The experimental results indicate that model performance improved significantly as modules were progressively added. When only the baseline structure (i.e., without any enhancement modules) was used, the model achieved an accuracy of 0.8765 and an F1-score of 0.8758, demonstrating that the basic architecture already possessed a certain level of classification capability. After introducing the feature dynamic weighting mechanism, the accuracy increased to 0.9124, indicating that this module effectively identifies and enhances discriminative features while suppressing noise or redundant information.
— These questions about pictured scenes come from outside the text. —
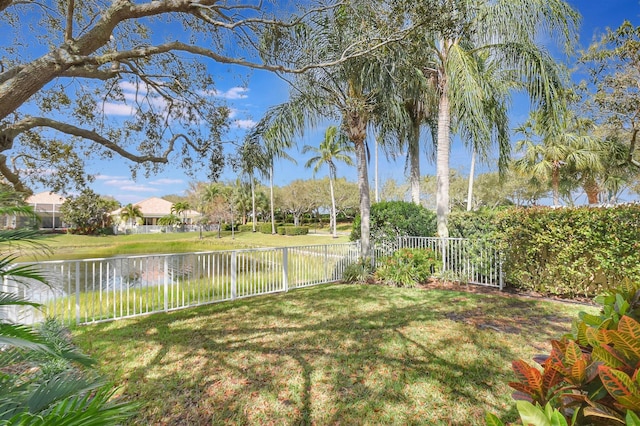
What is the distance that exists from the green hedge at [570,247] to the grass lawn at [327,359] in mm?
759

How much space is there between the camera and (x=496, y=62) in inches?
299

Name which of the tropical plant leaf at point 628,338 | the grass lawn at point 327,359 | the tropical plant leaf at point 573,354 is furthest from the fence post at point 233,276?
the tropical plant leaf at point 628,338

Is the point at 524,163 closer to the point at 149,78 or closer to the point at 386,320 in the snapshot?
the point at 386,320

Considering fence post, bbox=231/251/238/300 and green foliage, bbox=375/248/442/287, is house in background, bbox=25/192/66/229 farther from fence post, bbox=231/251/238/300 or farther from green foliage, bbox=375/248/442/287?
green foliage, bbox=375/248/442/287

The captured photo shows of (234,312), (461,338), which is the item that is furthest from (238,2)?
(461,338)

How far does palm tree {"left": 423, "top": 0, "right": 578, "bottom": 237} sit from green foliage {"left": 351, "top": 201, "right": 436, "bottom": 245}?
1.05 m

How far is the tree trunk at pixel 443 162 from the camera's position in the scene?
7992mm

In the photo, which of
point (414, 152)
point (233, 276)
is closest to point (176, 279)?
point (233, 276)

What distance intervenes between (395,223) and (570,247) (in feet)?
13.6

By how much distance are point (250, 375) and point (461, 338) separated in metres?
2.67

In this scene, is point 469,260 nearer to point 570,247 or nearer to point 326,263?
point 570,247

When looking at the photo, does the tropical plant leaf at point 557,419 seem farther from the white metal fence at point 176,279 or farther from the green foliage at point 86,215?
the green foliage at point 86,215

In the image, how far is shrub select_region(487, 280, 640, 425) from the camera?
0.66 meters

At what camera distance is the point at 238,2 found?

With the further addition of the feature encoding module, the accuracy reached 0.9452, reflecting the module’s key role in extracting and fusing multi-dimensional spatio-temporal features and enhancing the model’s ability to distinguish temporal and spatial patterns in EEG signals. Finally, incorporating the self-attention mechanism optimized the model performance to its peak (accuracy: 0.9697; F1-score: 0.9696), proving its effectiveness in capturing long-range dependencies and further refining feature representation and interaction mechanisms. Overall, each module contributed distinctly to the performance improvement and exhibited good complementarity and synergy, validating the rationality and effectiveness of the ATFN model’s structural design. In conclusion, this ablation experiment verified the effectiveness and necessity of the proposed modules, providing empirical support for the model’s structural design.
4. Conclusions
This study integrates EEG microstates, brain networks, and their feature correlations to build a symmetrical spatio-temporal–frequency feature association vector that characterizes the brain activity involved in auditory, visual, and audiovisual information processing. By using the feature association vector, we develop an Adaptive Tensor Fusion Network (ATFN) model, which achieves an accuracy of 96.97% in recognizing A, V, and AV brain activity, providing a valuable reference for brain–computer interfaces, neurological disease diagnosis, and related fields. However, this study still has certain limitations. Firstly, the model’s performance in cross-subject generalization remains unstable. Due to significant individual differences in EEG signals, the current model exhibits considerable variability in classification performance across different subjects, which limits its potential for practical cross-user applications. Secondly, there is room for improvement in the multi-band feature fusion strategy. Although multi-band microstates, brain network features, and correlation features were incorporated, issues related to redundancy and noise in high-dimensional features have not been fully resolved. Some frequency bands or feature dimensions may contribute limited or even interference effects to classification. Future work will focus on enhancing cross-subject generalization, promoting practical applications in the fields of brain–computer interfaces and clinical medicine; using other classic deep learning models for the classification of visual and auditory brain activities, comparing them with our proposed method; and optimizing the structure of the ATFN to enhance its ability to integrate multi-dimensional features and reduce the complexity of the model. We will further analyze and verify the contributions of brain networks and microstates to brain activity recognition and enhance the interpretability of our method, providing theoretical references for studying the neural mechanisms of brain information processing.